Exercise description: Copy the following lines of the data below verbatim, starting at the line that contains "By looking at" and ending after the line that contains "5. point 883,119".

Dataset items:
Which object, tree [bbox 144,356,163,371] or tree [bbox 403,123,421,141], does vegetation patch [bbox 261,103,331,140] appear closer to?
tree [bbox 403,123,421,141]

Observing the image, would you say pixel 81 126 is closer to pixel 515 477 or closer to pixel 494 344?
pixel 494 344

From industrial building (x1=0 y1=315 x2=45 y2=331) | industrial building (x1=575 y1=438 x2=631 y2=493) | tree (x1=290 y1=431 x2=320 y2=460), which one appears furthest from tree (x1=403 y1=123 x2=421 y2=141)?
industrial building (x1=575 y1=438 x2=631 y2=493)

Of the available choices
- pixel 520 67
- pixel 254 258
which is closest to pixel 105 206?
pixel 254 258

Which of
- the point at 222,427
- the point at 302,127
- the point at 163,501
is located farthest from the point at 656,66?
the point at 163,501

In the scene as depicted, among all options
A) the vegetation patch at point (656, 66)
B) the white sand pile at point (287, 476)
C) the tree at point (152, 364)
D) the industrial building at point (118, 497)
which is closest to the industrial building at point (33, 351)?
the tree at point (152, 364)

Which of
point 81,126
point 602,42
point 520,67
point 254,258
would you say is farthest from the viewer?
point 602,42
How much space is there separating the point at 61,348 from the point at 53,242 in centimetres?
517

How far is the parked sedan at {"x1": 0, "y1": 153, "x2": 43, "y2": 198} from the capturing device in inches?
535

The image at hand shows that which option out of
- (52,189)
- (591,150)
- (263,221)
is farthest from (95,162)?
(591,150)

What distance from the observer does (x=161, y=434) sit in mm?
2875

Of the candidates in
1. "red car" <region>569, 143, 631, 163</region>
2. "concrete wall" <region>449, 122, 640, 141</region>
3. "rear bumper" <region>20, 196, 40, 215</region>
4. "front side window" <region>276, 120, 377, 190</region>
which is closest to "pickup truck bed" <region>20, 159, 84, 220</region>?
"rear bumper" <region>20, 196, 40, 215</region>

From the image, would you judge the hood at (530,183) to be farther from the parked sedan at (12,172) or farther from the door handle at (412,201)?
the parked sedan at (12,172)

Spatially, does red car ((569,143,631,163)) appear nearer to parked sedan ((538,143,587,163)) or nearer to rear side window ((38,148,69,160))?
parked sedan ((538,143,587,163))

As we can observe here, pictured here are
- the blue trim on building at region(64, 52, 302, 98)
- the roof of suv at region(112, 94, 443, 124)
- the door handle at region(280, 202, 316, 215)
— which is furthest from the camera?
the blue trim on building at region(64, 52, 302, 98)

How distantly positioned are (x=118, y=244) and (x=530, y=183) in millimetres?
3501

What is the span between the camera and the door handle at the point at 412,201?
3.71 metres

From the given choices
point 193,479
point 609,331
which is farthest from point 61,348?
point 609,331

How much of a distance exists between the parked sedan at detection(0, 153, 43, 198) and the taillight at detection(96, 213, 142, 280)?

* * *

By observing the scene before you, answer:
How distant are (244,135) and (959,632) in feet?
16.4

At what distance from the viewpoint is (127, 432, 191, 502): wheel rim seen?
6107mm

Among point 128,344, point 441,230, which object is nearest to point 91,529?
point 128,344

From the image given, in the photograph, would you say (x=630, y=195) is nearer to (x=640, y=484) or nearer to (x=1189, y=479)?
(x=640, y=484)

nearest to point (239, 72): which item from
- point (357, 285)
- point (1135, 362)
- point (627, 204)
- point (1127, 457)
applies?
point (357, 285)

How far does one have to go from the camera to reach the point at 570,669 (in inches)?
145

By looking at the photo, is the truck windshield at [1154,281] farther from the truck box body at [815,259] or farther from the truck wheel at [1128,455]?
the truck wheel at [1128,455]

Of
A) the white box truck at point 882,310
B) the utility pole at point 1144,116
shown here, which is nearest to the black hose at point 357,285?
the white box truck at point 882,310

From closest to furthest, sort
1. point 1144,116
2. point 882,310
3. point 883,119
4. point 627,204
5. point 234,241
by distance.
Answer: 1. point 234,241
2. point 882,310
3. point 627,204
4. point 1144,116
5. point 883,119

---

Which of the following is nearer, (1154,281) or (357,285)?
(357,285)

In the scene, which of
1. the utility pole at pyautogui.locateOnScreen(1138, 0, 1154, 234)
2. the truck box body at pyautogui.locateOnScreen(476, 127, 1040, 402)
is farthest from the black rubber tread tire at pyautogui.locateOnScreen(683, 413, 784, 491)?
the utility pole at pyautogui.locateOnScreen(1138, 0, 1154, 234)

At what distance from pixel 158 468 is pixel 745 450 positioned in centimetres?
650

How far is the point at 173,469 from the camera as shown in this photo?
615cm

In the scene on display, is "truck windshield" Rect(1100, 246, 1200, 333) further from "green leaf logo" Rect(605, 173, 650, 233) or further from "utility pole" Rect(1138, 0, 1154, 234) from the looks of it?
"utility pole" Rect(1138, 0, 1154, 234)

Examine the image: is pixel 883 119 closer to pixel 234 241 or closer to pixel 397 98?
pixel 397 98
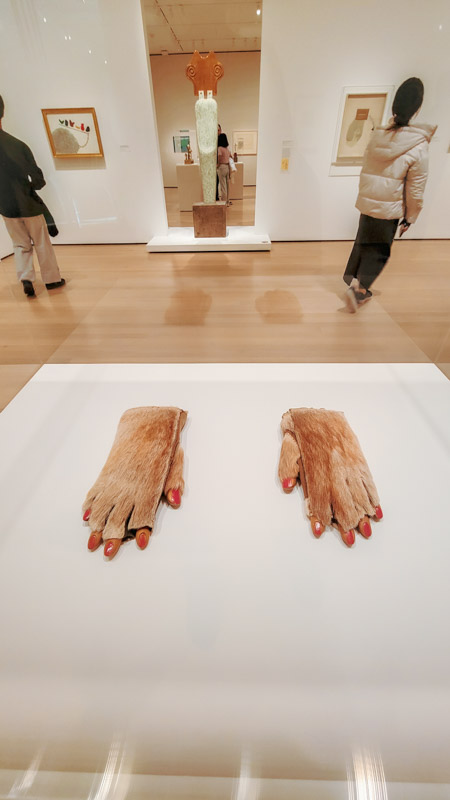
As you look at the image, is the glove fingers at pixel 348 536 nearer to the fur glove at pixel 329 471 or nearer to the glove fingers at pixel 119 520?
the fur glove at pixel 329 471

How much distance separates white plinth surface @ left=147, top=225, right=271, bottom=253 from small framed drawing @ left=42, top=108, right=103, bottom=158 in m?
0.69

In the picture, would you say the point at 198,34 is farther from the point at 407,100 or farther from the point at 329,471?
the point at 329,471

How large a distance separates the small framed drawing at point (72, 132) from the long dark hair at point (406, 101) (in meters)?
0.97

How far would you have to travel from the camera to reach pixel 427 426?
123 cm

Written reply:
By looking at the photo, is the truck windshield at [1154,281] farther from the truck box body at [815,259] or farther from the truck wheel at [1128,455]?
the truck wheel at [1128,455]

Of
A) the white box truck at point 882,310
B) the utility pole at point 1144,116
shown here, which is nearest to the black hose at point 357,285?
the white box truck at point 882,310

From closest to furthest, sort
1. point 1144,116
2. point 882,310
3. point 883,119
4. point 627,204
5. point 234,241
by distance.
Answer: 1. point 234,241
2. point 882,310
3. point 627,204
4. point 1144,116
5. point 883,119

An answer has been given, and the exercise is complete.